Chrysler Group LLC filed for an initial public offering, a move that may ultimately help resolve a dispute between Fiat SpA and the United Auto Workers over the U.S. carmaker’s value as Sergio Marchionne seeks to merge the companies.
The shares are being offered by a UAW retiree health-care trust, or VEBA, which owns the 41.5 percent of Chrysler not held by Turin-based Fiat, according to a regulatory filing yesterday. The offering is for $100 million of stock, an amount used to calculate fees that may change.
Marchionne, chief executive officer of both Fiat and Chrysler, wants to merge the two carmakers to create a global player with the scale to compete with industry leaders Toyota Motor Corp., General Motors Co. and Volkswagen AG. Fiat and the VEBA, locked in a dispute over the value of the company, are now turning to public-market investors to assess how much the Italian carmaker should pay to consolidate the companies.
“They’re going to go through the motion of an IPO to come up with a market valuation on Chrysler,” said Richard Hilgert, an analyst with Morningstar Inc. in Chicago. “Then the UAW VEBA is going to use this as a basis for negotiations with Fiat to determine what price Fiat should pay for the UAW’s stake.”
Voluntary employee beneficiary associations, called VEBAs for short, are responsible for health care for retired union members. Chrysler’s VEBA is seeking a price for its stake that is at least $1 billion more than Fiat wants to pay.
Marchionne, 61, has spent the past four years seeking to unify the companies. Buying the trust’s stake will help Fiat access Chrysler’s cash, which totaled $12.2 billion at the end of June, filings show. That could help fund a turnaround in Europe, where Fiat is losing money and market share.
Marchionne said this month that the UAW’s trust “should buy a ticket for the lottery” if it wants to get at least $5 billion for its holding. Fiat has the right to buy the entire stake for $4.25 billion, plus 9 percent annual interest calculated from January 2010. The trust received the holding as part of Chrysler’s government-backed bankruptcy in 2009.
Fiat has already exercised options to buy 10 percent of Chrysler from the VEBA and has rights to buy an additional 6.6 percent next year. Fiat has yet to take possession of the holding as the two sides fight in court over the price of the stake.
“This is a way to try to determine what a potential fair value might be,” said Matthew McCormick, a Cincinnati-based fund manager at Bahl & Gaynor Inc. that doesn’t hold Fiat in the $9.6 billion of assets it oversees. “However there are a lot of moving parts before that fair value is determined.”

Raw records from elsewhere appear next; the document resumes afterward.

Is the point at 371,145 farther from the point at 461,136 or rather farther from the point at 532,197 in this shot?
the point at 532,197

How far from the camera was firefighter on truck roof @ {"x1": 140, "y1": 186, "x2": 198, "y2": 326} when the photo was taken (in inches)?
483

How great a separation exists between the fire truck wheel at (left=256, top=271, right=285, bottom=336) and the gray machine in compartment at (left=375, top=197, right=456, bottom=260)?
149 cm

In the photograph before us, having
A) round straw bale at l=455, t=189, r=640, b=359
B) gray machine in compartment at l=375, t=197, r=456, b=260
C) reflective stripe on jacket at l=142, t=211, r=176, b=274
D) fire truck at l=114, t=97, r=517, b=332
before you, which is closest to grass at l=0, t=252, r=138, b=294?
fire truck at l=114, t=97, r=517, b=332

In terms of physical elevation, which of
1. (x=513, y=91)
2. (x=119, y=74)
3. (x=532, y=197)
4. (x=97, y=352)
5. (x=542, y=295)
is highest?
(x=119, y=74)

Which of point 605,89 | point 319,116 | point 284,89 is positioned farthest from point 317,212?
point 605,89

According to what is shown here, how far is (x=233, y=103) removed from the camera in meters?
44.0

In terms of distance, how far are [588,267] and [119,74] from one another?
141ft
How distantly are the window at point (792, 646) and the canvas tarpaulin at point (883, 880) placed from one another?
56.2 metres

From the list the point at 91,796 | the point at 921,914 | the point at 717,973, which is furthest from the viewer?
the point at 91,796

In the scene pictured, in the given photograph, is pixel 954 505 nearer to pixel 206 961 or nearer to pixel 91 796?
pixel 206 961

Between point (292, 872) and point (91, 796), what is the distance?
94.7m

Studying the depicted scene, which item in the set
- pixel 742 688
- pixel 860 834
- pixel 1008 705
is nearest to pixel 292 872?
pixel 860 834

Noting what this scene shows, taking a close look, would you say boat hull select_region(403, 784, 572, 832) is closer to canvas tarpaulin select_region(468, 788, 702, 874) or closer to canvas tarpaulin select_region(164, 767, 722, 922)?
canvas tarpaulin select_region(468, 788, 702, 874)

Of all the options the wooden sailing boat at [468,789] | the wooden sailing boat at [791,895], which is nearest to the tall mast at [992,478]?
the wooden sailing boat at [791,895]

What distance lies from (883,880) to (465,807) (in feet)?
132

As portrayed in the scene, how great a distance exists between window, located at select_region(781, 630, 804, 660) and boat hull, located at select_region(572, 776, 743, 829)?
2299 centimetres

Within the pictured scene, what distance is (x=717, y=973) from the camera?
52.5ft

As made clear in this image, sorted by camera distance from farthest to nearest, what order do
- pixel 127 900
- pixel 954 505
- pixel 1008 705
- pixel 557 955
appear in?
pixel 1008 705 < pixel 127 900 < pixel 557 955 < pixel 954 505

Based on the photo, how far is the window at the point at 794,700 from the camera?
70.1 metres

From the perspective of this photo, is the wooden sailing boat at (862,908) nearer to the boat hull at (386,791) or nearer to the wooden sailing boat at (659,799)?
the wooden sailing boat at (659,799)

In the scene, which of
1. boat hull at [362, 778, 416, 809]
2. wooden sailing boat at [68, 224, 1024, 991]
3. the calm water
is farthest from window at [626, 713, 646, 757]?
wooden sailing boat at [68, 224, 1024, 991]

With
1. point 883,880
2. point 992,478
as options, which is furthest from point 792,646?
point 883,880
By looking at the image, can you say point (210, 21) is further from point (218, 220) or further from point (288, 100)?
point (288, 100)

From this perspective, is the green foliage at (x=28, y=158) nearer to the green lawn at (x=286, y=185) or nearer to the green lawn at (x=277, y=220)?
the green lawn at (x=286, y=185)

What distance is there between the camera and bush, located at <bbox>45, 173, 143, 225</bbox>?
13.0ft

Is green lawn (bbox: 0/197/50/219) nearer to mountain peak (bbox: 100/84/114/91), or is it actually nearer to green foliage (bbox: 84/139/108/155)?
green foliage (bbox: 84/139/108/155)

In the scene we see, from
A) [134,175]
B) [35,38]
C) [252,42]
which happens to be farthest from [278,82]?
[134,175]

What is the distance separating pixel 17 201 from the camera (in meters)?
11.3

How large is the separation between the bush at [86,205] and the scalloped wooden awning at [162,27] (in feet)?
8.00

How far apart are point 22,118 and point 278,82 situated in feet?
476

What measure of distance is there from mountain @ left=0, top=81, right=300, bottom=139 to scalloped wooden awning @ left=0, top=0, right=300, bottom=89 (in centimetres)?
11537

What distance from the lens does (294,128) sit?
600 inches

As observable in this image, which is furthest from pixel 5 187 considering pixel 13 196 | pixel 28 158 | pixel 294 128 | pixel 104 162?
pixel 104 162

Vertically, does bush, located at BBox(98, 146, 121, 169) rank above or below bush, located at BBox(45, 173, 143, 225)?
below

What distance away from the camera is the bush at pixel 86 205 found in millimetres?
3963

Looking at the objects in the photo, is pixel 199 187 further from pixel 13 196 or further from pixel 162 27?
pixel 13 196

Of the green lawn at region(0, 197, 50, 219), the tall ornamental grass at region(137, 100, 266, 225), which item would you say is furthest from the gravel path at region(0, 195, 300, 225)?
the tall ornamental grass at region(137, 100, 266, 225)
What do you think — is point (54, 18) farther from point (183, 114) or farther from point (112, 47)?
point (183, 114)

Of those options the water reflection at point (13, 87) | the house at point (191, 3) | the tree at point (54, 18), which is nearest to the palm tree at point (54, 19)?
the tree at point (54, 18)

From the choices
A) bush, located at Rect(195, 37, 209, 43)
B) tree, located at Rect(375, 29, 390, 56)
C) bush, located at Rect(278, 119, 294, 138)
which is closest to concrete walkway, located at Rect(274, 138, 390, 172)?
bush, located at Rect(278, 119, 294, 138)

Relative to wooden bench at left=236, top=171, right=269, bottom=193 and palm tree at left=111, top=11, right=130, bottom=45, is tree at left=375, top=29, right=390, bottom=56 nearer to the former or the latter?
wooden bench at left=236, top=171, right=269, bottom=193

JPMorgan Chase & Co. is managing the IPO, yesterday’s filing shows. The health-care trust is selling all of the shares in the offering, and neither Auburn Hills, Michigan-based Chrysler nor Fiat will receive any proceeds from the sale. Chrysler will change its name to Chrysler Group Corp. before the IPO, according to the filing.
Ron Bloom, now a Lazard Ltd. vice chairman, will assist Marchionne in trying to strike a deal with the trust, people famliar with the matter said this month. The adviser represented the U.S. Treasury Department four years ago in talks that led to Marchionne’s Fiat taking control of Chrysler from the government.
Bloom became President Barack Obama’s top manufacturing adviser after the U.S.’s auto bailouts in 2009 that saved GM and Chrysler. Before joining the bailout team, Bloom was an adviser to the United Steelworkers union and a manufacturing specialist at Hamilton, Bermuda-based Lazard.
Merging with Chrysler would allow Fiat to tighten cooperation among the brands of both companies.
Fiat already relies on Chrysler to sustain the group’s profit amid losses in Europe, where the car market is on pace to fall a sixth straight year to the lowest since region-wide record keeping began in 1990. Group net income, including minority holdings, totaled 1.41 billion euros ($1.9 billion) in 2012. Without Chrysler, Fiat would have posted a 1.04 billion- euro loss.
Fiat started accumulating Chrysler stock in June 2009 as part of the government and labor-union bailout of the U.S. carmaker, which was losing as much as $100 million a day at the time. Rather than paying cash for the initial 20 percent holding and subsequent 15 percent stake, Fiat provided management experience and technology and helped Chrysler meet various performance milestones, such as developing models.